Он стал совершенно седой, под глазами легли темные круги, а Паша, и раньше худенькая, теперь словно бы окончательно истончилась, сзади ее свободно можно было принять за девочку.
— К вечеру наш Андрюша из Горького приедет, — сказал Белов. — Он там школу механизации заканчивает и обратно в колхоз вернется…
— Сперва в армии должен послужить, — вставила Нюра, — потом уже обратно домой.
— Что ж, пусть послужит в армии, — кивнул головой Белов. — Как не служить, если время пришло…
За окном послышались звуки гармони. Кто-то шел мимо дома, наигрывая что-то печальное.
— Гляди-ка, мой друг выполз, — сказал Белов и пояснил: — Это Нюрин крестный…
— Я тебе давеча о нем рассказывала, — добавила Нюра.
— У него вся семья разъехалась, все дети, кто куда, старуха умерла, а он с тоски купил гармонь, теперь когда-никогда пройдет улицей, поиграет, вроде бы, говорит, веселее станет…
Мы долго сидели за столом, пили чай из старинного самовара. Паша все время подвигала мне то пышки с изюмом, то моченую бруснику, то маринованные грибы, упоительно пахнувшие укропом, лавровым листом и, как мне казалось, русским морозным лесом, в котором сосны трещат от холода, а на снегу неясные следы какого-то быстро пробежавшего зверя.

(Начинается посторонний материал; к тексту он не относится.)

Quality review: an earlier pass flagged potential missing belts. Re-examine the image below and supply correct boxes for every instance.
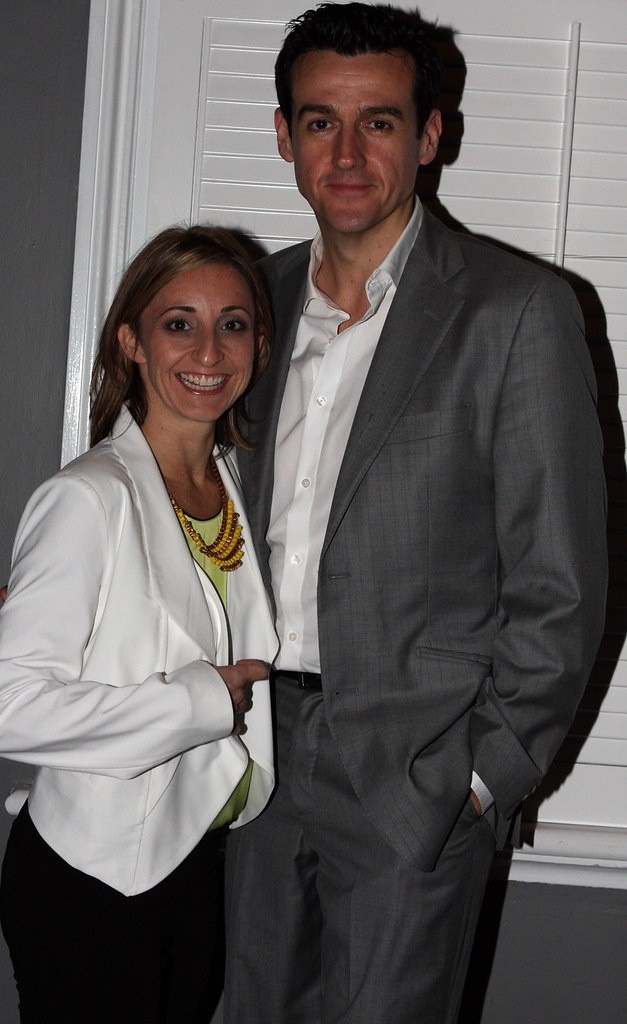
[269,670,322,690]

Было очень тепло, даже жарко, меня немного разморило от тепла, вдруг нахлынувшего после улицы, за окном то приближалась, то вновь удалялась гармонь, на которой старательно играл крестный Нюры, и вдруг почудилось: это все уже было со мной раньше, мне уже довелось когда-то быть здесь, в этом теплом и чистом доме, только я никак не могла вспомнить, когда именно…
Свадьба была шумная. Три гармониста, кроме них еще крестный Нюры, старый солдат, играли без устали, сменяя друг друга. Потом пели песни, потом плясали и снова пели.